Revenue from the carbon tax will be used as tax cuts for households, increased family payments and higher pensions, benefits and allowances. Phil Lovel, chief executive officer at the Victorian Transport Association (VTA), said the carbon tax will have a serious impact on the transport industry.
"The Diesel Fuel Grant Scheme, which commenced in July 2000, has now reduced from 18.510 cents per lite (CPL) to 15.043 CPL," Lovel said.
"Now the proposed carbon tax is set to reduce it by another 7.00 CPL. We also estimate it will be wiped out totally by 2015."
"In 2014-15, the effective fuel tax paid by trucking operators will increase by 6.858 cents per litre, which matches the planned carbon price of $25.40 per tonne," Bill McKinley, communications manager at the Australian Trucking Association (ATA), said.
"Fuel is usually the single largest cost incurred by a trucking business. On average, trucking operators spend 27 per cent of their revenue on fuel, but long distance operators spend much more – up to 45 per cent.
"These are the trucking businesses that will be most affected by the tax. Trucking businesses that operate over very short distances – for example, port operators – will be relatively less affected."
"Small transport companies will lose their diesel fuel credit and not be able to recover it. At 7.00 CPL, and assuming a consumption rate of 1.59 km per litre, this results in a cost increase of 4.40 cents per km. If they do 150,000 km a year, this is equal to $6,600 per truck or $130 a week," Lovel said.
"We will be doing everything in our power to increase our rates and to pass on the costs to our customers, who will have to pass it on to their customers and eventually the consumer will pay.
"It also adds to industry uncertainty, and at present the transport industry is suffering from confidence about the whole issue."
There appears to be little the transport industry will be able to do to mitigate the cost of the carbon tax and reduce their pollution.
McKinley told IndustrySearch the ATA published an independent report on the industry’s environmental credentials. The report revealed the industry’s ability to reduce its fuel consumption is restricted by government regulation, poorly thought out charges and a lack of research and development on energy-saving technology.
He believes the government needs to make a more concerted effort to help companies reduce pollution through the national heavy vehicle regulator process to support the increased use of larger, safer trucks.

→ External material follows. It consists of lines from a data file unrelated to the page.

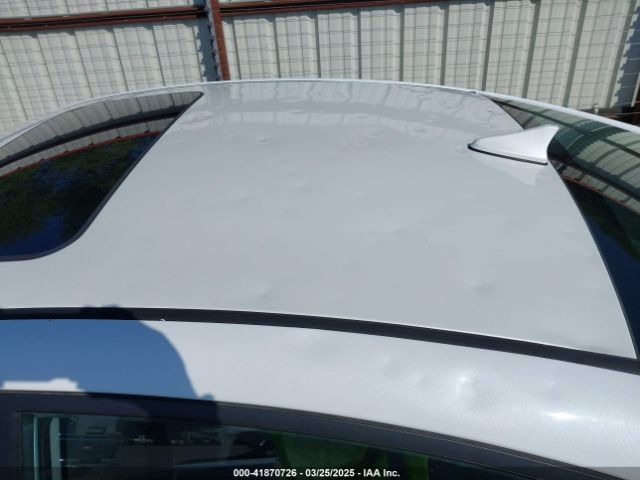 5NPD84LF7JH313648 Hyundai Elantra Value Edition
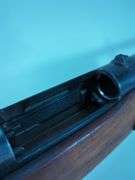 O.F. Mossberg & Sons Model 200K 12 ga Pump Action Shotgun SN# Not Found, 28" Bbl, For 2 3/4" Shells, No Mag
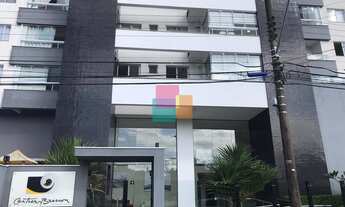 Imagem: JOINVILLE - Padrão - Bom Retiro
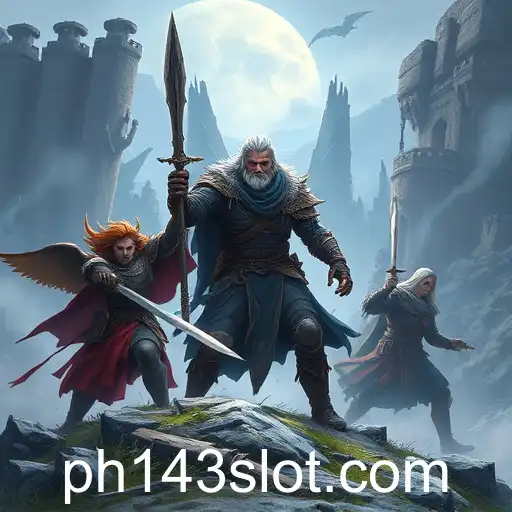 Revolutionizing Online Gaming Communities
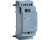 6AG1055-1MA00-7BA2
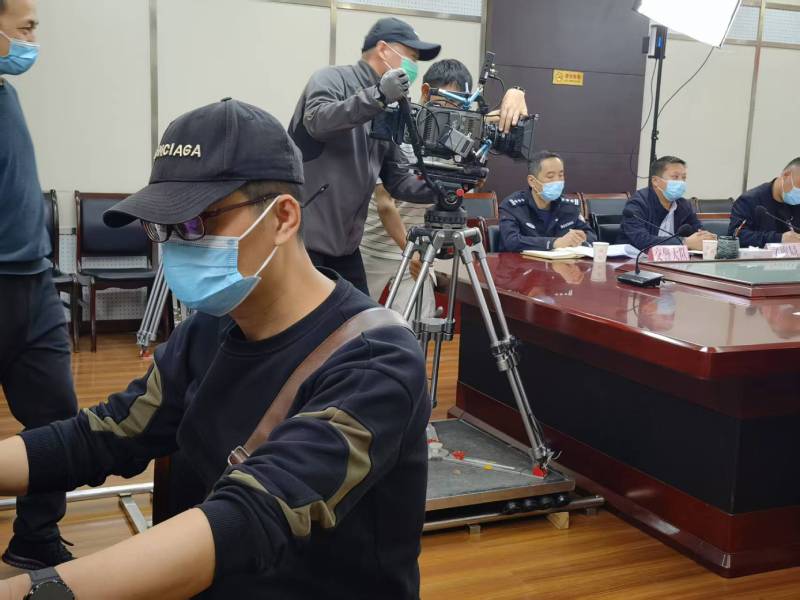 精准种草！成安县电商产品宣传视频锁定目标客群的消费欲望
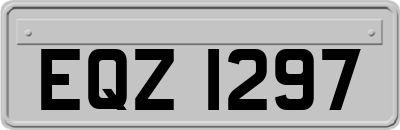 EQZ1297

This, he believes, will deliver substantial fuel efficiency gains and increase safety.
"[It also needs to] support further research and standard changes to reduce aerodynamic drag and tyre resistance, which together account for 75-85 percent of the total engine power use in semitrailers and B-doubles," McKinley said.
The transport industry looks like it will be carrying much heavier financial burdens in the near future.